▶ _Extracted material_:
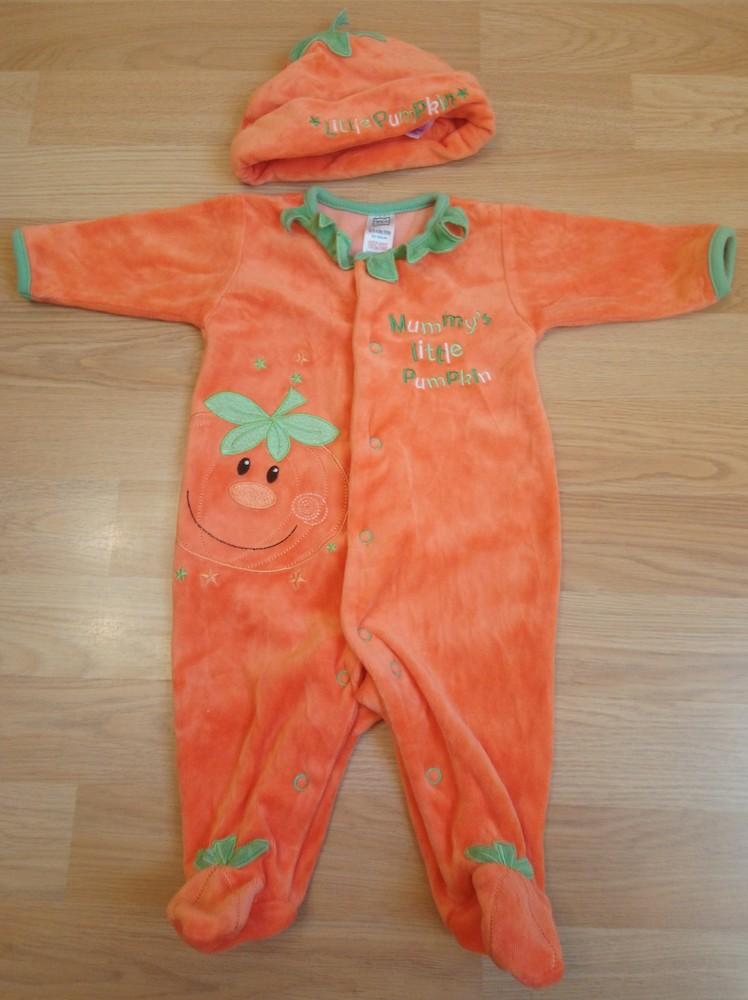 Велюровый костюмчик tu для ребёнка весом 4,5 кг и ростом 50-56 см. человечек и головной убор. скидка фото №1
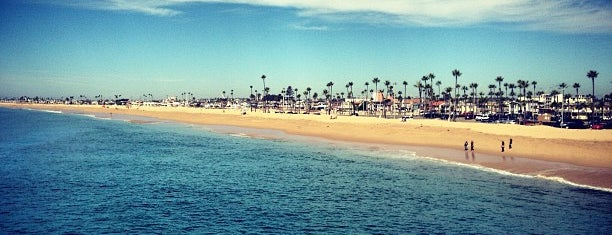 City of Newport Beach is one of USA Trip 2013 - The West.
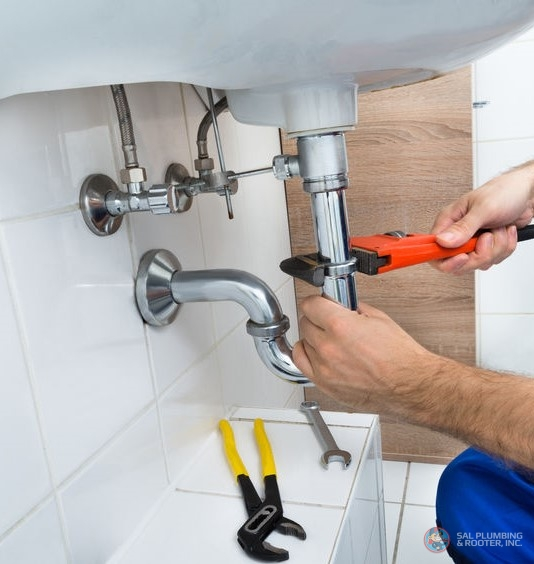Plumbing repairs never come at a convenient time, but SAL Plumbing & Rooter will work with your schedule to get the repairs done as quickly as possible.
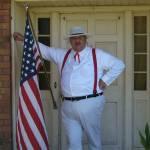 Grover M. Smith Profile Picture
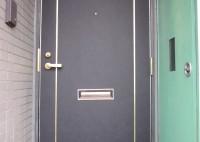 茨木市 マンション玄関ドアシート貼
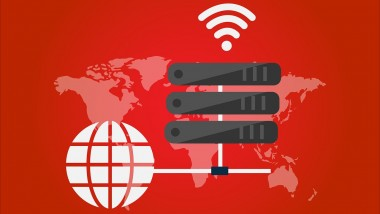 Best Lifetime VPN Deals for Black Friday 2018
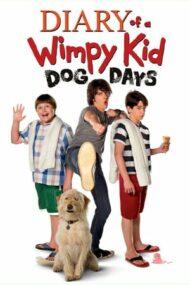 Diary of a Wimpy Kid: Dog Days – Jurnalul unui puști: Căldură mare (2012)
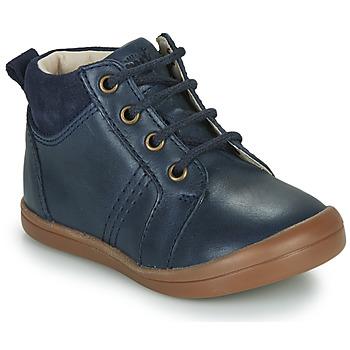 Shoes Boy Mid boots GBB NILS Blue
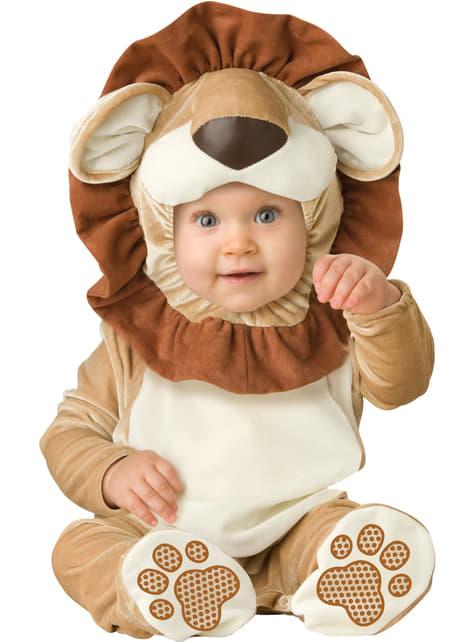 Fato de leãozinho valente para bebé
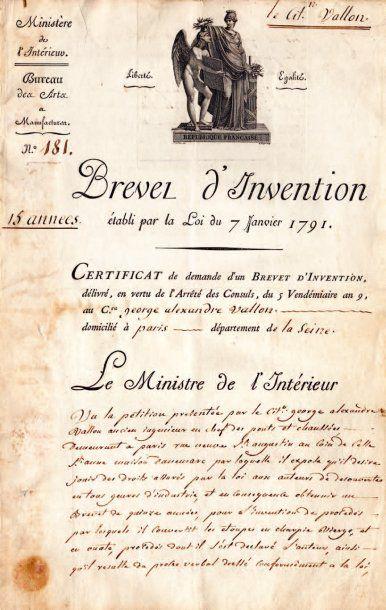 BREVET D'INVENTION.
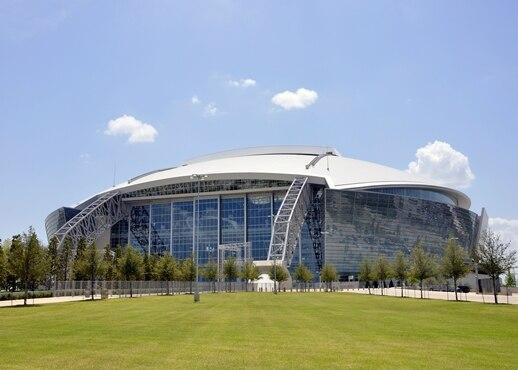 Top 10 Arlington Entertainment District Hotels Near At T Stadium Texas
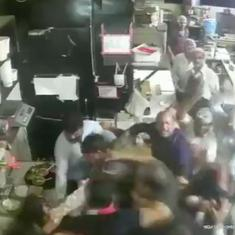 Watch: CCTV footage reveals a heated fistfight over food at a restaurant in Bhopal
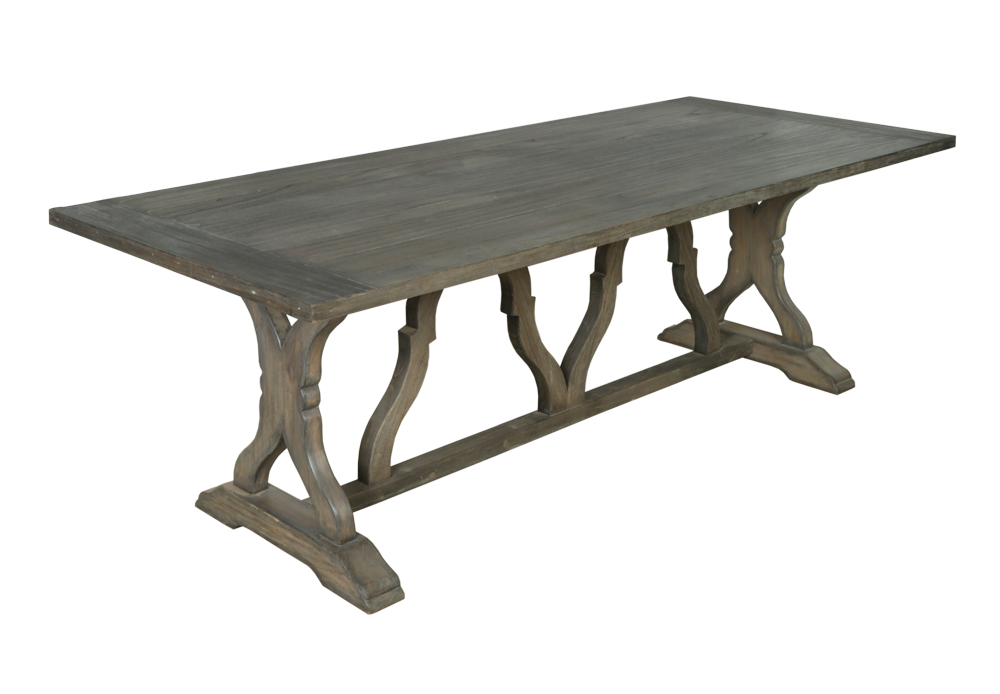 Dorset contemporary large dining table contemporary for Large modern dining tables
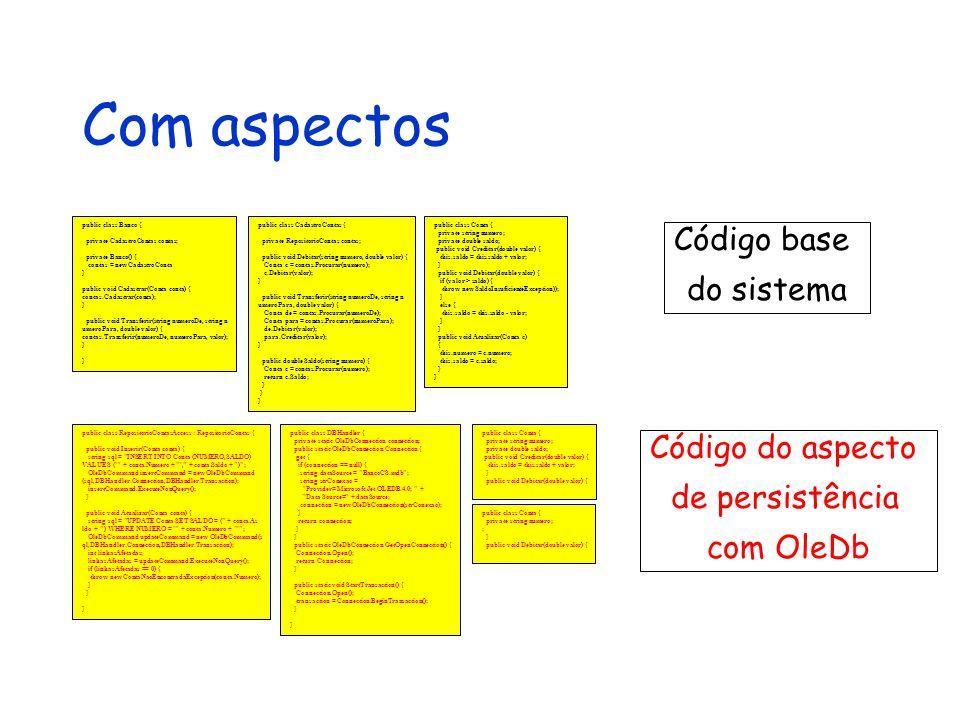 Com aspectos public class Conta { private string numero; private double saldo; public void Creditar(double valor) { this.saldo = this.saldo + valor; }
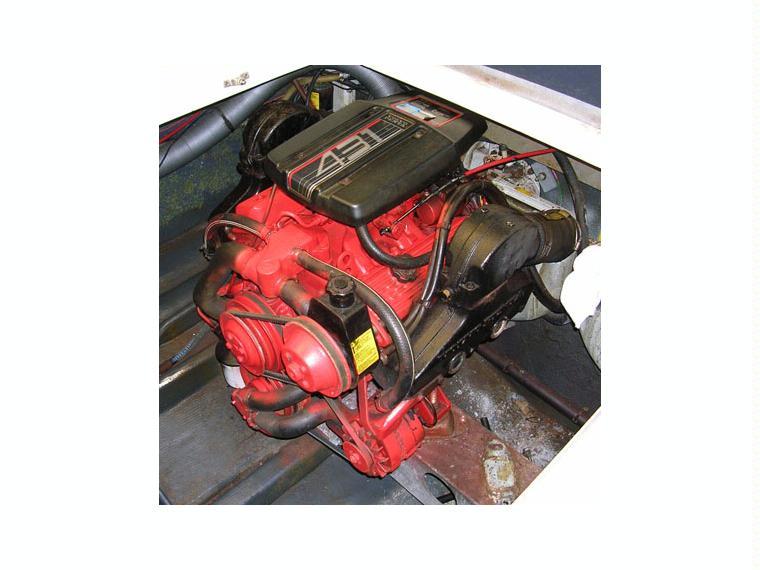 vendo motor volvo penta 4 3 6c  205 cv con cola sx de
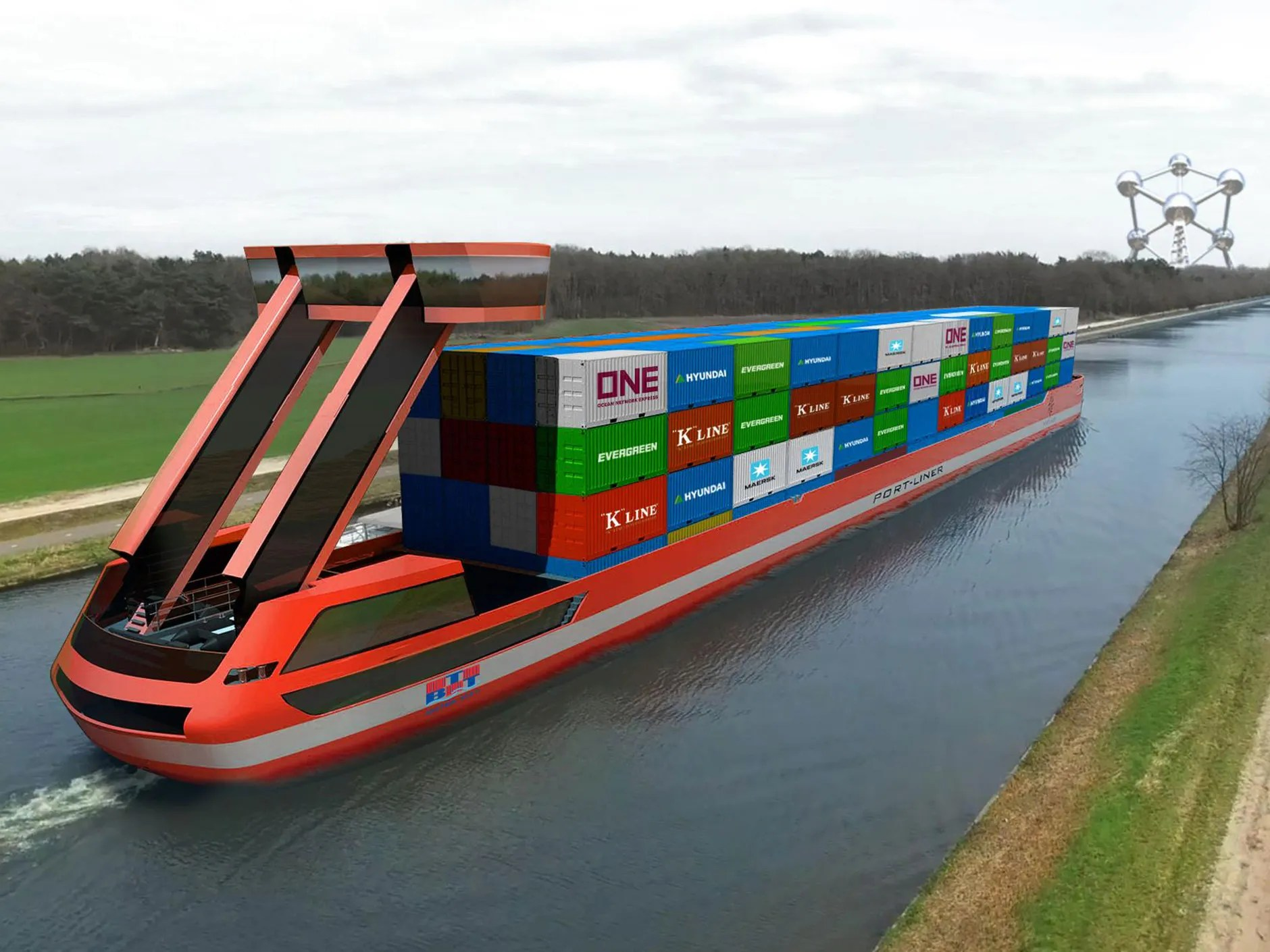 hight resolution of port liner s all electric tesla ship should begin sailing this year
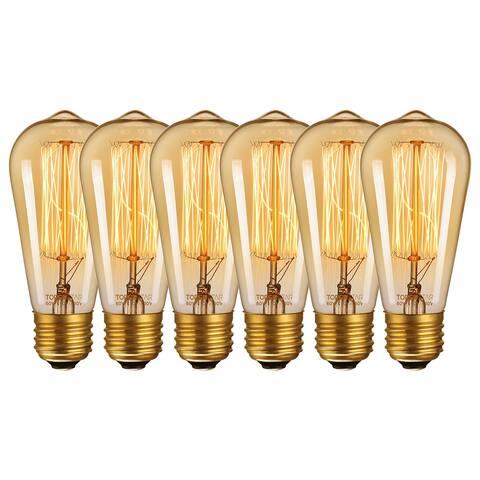 Antique Edison ST64 Incandescent Bulbs, 60W, 6 Pack - 2200K Amber Light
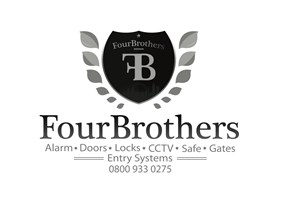 Fourbrothers Security Ltd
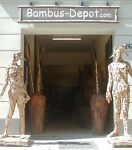 Bambus-Depot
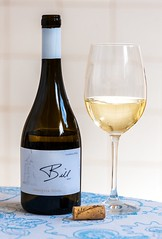 Bill Sauvignon Blanc, 2011 – Limited Edition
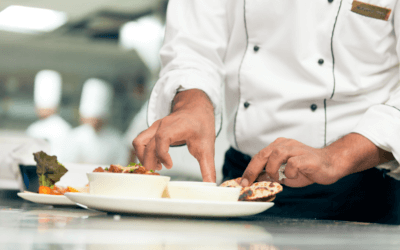 Top 7 Indian Chef Helps for Easy Cooking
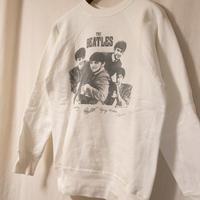 "60's  ""THE BEATLES""  Sweat Shirt"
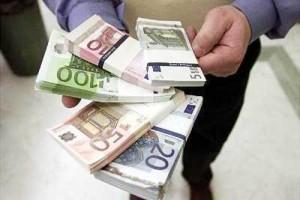 evasione fiscale teramo comune gdf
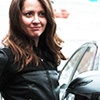 symbiosys: (/root:hop on. we're gonna steal a jet)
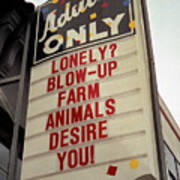 Blowup Farm Animals Sign Poster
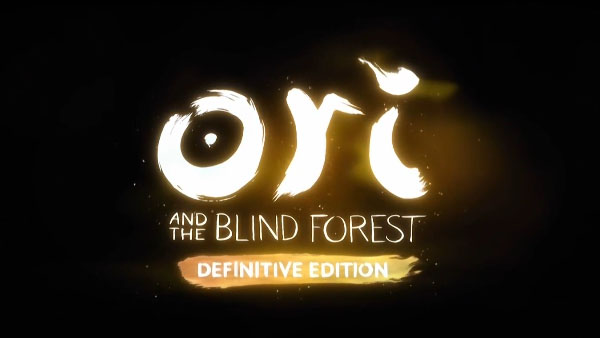 ori-and-the-blind-forest-definitive-edition-logo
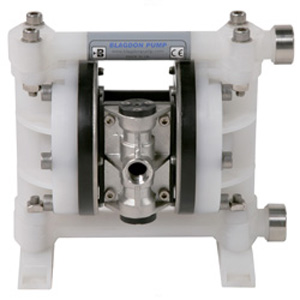 Non-Metallic B06 Diaphragm pumps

▶ _Task instructions_: Copy only what runs above from the line containing "BREVET D'INVENTION." through the line containing "Dorset contemporary large", exactly. Leave out the pictures.

▶ _Task result_:
 BREVET D'INVENTION.
 Top 10 Arlington Entertainment District Hotels Near At T Stadium Texas
 Watch: CCTV footage reveals a heated fistfight over food at a restaurant in Bhopal
 Dorset contemporary large dining table contemporary for Large modern dining tables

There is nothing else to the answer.